Timing of Farmer Decisions to Adopt Four Cotton Precision Agriculture Technologies

Wednesday, January 9, 2013
Salon C (Marriott Riverwalk Hotel)
Pattarawan Watcharaanantapong , The University of Tennessee
R.K. Roberts , The University of Tennessee
D. M. Lambert , The University of Tennessee
J. A. Larson , The University of Tennessee
M. Velandia , The University of Tennessee
B. C. English , The University of Tennessee
Rod Rejesus , North Carolina State University
M. C. Marra , North Carolina State University
Ashok K. Mishra , Louisiana State University
Chenggang Wang , Texas Tech University
A single technology or a suite of technologies used to manage variability of soils, yields, pests, fertilizers and other factors affecting crop production within a field by collecting spatial data throughout the field known as precision agricultural (PA) technology.

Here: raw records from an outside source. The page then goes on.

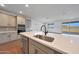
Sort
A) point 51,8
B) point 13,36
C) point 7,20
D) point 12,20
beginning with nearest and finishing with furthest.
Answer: point 51,8 < point 7,20 < point 13,36 < point 12,20

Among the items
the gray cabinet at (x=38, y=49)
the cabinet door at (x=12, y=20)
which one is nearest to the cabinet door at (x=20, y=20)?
the cabinet door at (x=12, y=20)

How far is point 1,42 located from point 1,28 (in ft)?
3.49

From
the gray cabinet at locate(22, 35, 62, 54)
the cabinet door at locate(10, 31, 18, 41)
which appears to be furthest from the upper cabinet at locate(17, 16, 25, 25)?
the gray cabinet at locate(22, 35, 62, 54)

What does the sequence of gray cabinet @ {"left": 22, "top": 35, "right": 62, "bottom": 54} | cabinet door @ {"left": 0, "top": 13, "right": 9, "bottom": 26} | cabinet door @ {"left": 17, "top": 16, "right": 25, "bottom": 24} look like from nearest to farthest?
gray cabinet @ {"left": 22, "top": 35, "right": 62, "bottom": 54}
cabinet door @ {"left": 0, "top": 13, "right": 9, "bottom": 26}
cabinet door @ {"left": 17, "top": 16, "right": 25, "bottom": 24}

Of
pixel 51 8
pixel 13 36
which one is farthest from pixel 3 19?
pixel 51 8

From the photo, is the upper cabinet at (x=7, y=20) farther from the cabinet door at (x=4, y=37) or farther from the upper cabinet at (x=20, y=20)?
the cabinet door at (x=4, y=37)

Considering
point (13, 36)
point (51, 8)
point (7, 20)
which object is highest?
point (51, 8)

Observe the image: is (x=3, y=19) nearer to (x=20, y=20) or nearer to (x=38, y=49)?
(x=20, y=20)

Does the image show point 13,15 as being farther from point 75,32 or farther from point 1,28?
point 75,32

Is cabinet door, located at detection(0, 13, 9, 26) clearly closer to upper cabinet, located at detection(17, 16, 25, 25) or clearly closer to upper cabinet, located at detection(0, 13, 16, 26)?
upper cabinet, located at detection(0, 13, 16, 26)

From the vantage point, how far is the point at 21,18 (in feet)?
21.7

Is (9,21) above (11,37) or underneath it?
above
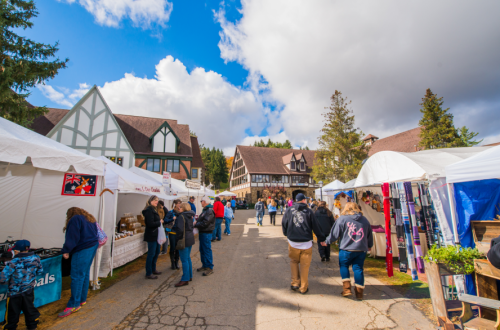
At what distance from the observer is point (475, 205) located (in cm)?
440

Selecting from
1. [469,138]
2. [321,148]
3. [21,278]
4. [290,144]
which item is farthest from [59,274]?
[290,144]

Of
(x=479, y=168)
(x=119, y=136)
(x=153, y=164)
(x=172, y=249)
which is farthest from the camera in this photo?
(x=153, y=164)

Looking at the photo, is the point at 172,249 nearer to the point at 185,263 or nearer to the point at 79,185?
the point at 185,263

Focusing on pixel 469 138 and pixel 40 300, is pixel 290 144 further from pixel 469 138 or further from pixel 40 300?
pixel 40 300

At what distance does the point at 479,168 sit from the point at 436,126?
2609 centimetres

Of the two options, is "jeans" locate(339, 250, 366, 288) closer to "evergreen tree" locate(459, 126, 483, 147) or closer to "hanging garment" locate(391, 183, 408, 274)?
"hanging garment" locate(391, 183, 408, 274)

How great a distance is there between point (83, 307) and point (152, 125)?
27.6 m

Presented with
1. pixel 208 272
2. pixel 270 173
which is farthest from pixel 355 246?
pixel 270 173

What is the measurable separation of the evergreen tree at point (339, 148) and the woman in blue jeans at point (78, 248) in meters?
22.2

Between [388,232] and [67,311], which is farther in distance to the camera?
[388,232]

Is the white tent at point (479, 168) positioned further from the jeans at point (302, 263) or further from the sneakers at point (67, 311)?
the sneakers at point (67, 311)

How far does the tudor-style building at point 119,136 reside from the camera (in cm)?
2044

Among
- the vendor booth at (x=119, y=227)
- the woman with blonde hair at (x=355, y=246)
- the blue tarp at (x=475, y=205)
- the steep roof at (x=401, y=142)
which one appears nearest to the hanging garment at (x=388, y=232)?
the blue tarp at (x=475, y=205)

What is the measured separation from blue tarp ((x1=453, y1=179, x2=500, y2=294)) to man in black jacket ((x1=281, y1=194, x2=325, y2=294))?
2.76 m
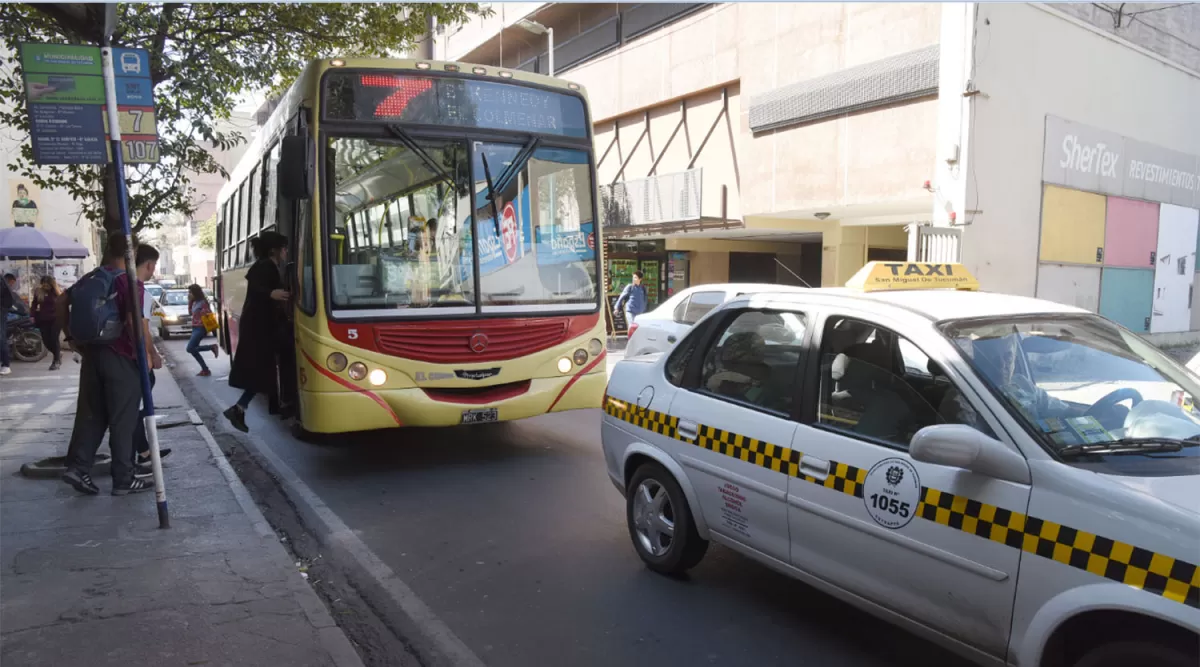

A few literatures studied about timing influencing PA technology adoption. The objective of this research was to evaluate and compare factors influencing timing for Southern cotton farmers’ decisions to adopt yield monitoring (YMR), passive remote sensing (RMS), grid soil sampling (GSS) and management zone soil sampling (MSS) at different points in time by using univariate and multivariate Tobit model. Data of this study were obtained from the Cotton Incorporated Southern Cotton Precision Farming Survey conducted in 2009 for the 2008 crop in 12 states (Alabama, Arkansas, Florida, Georgia, Louisiana, Mississippi, Missouri, North Carolina, South Carolina, Tennessee, Texas, and Virginia). The number of years a farmer adopted each PA technology were used as the dependent variables. Farm characteristics; farmer characteristics; adoption of other PA technologies; farmer perceptions; information sources; and regional characteristics in the 2009 survey were used as independent variables. Both expected and unexpected differences between univariate and multivariate Tobit model in the factors influencing the timing of adoption were revealed. The results will be useful for farmers to make decisions on technology adoption now and in the future, and can help research scientists put PA technology adoption and diffusion into a historical perspective for future research. Additionally, the results can provide information for researchers and agricultural support personnel in helping farmers make decisions to improve input efficiency, increase profit and decrease negative environmental impacts.